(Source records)
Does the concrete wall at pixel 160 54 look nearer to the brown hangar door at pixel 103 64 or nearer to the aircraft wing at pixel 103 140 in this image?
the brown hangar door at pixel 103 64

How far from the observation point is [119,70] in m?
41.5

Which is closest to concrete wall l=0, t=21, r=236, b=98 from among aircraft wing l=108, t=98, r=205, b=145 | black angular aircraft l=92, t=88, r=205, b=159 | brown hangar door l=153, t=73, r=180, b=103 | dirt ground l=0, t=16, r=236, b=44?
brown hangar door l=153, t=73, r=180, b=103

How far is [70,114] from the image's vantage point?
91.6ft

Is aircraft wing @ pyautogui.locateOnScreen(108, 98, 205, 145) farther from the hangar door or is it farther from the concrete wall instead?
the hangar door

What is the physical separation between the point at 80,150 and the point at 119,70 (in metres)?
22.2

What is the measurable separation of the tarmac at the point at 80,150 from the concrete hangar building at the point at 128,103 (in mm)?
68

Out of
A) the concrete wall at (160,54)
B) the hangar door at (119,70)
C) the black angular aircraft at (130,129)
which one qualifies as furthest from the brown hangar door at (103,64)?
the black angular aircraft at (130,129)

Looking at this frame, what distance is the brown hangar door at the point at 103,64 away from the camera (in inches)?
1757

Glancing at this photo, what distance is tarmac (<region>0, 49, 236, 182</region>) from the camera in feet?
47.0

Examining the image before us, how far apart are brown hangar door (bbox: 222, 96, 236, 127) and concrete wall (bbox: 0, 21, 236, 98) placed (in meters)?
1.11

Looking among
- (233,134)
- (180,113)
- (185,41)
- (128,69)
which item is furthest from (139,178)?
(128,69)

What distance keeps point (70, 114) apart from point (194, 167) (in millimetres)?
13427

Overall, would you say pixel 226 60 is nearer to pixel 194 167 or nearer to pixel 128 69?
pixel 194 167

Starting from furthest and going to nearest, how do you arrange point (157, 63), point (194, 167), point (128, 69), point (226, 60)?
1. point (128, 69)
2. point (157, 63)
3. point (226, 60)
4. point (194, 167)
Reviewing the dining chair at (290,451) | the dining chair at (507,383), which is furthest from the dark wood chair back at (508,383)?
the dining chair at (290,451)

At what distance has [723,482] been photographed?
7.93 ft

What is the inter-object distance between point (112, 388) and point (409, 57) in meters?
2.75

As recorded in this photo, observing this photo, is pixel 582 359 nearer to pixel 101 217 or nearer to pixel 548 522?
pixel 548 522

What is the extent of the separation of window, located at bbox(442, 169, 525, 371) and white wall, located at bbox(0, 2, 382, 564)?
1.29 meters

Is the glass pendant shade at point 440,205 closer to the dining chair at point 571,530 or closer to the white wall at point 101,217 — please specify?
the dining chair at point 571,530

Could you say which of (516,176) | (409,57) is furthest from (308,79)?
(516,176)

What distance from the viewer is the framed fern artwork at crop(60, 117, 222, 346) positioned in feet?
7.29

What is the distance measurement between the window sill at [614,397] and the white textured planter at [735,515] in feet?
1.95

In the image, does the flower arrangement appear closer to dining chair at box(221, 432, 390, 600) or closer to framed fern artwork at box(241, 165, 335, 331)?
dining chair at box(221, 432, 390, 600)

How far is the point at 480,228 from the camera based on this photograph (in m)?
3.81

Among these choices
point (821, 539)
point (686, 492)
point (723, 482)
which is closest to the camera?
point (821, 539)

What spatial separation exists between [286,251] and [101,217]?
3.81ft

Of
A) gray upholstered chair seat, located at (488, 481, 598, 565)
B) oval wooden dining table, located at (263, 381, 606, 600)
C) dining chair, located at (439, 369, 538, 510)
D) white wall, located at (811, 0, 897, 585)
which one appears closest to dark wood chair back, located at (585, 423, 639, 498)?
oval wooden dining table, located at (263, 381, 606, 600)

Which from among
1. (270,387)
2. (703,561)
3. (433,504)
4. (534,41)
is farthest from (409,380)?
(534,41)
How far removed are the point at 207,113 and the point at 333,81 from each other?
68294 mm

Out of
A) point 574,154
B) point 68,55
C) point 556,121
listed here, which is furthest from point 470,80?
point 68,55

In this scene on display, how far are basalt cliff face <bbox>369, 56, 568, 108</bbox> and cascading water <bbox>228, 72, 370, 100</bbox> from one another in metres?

__What is being asked__. Convert the lines from the one containing "Glancing at this" up to and including the one containing "4. point (194, 167)" into a numbered list, leaving out blank lines.

__Answer to the exercise__.
1. Glancing at this photo, what distance is tarmac (<region>0, 49, 236, 182</region>) from the camera in feet?
2. 47.0
3. Examining the image before us, how far apart are brown hangar door (bbox: 222, 96, 236, 127) and concrete wall (bbox: 0, 21, 236, 98) placed (in meters)?
4. 1.11
5. Looking among
6. - (233,134)
7. - (180,113)
8. - (185,41)
9. - (128,69)
10. which item is furthest from (139,178)?
11. (128,69)
12. What distance keeps point (70, 114) apart from point (194, 167) (in millimetres)?
13. 13427
14. Overall, would you say pixel 226 60 is nearer to pixel 194 167 or nearer to pixel 128 69?
15. pixel 194 167
16. Starting from furthest and going to nearest, how do you arrange point (157, 63), point (194, 167), point (128, 69), point (226, 60)?
17. 1. point (128, 69)
18. 2. point (157, 63)
19. 3. point (226, 60)
20. 4. point (194, 167)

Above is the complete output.